▶ [Exercise brief]
Return only the stretch of the material below that begins with the line containing "The ultimate view" and ends with the line containing "Foto de app", exactly; both of those lines belong to it.

+++ Supplied material +++

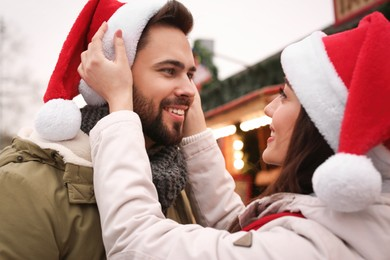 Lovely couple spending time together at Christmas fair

+++
+++ Supplied material +++

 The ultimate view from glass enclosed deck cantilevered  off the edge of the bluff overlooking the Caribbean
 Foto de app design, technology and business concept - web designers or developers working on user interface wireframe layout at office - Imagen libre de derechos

+++

▶ [Completed task]
 The ultimate view from glass enclosed deck cantilevered  off the edge of the bluff overlooking the Caribbean
 Foto de app design, technology and business concept - web designers or developers working on user interface wireframe layout at office - Imagen libre de derechos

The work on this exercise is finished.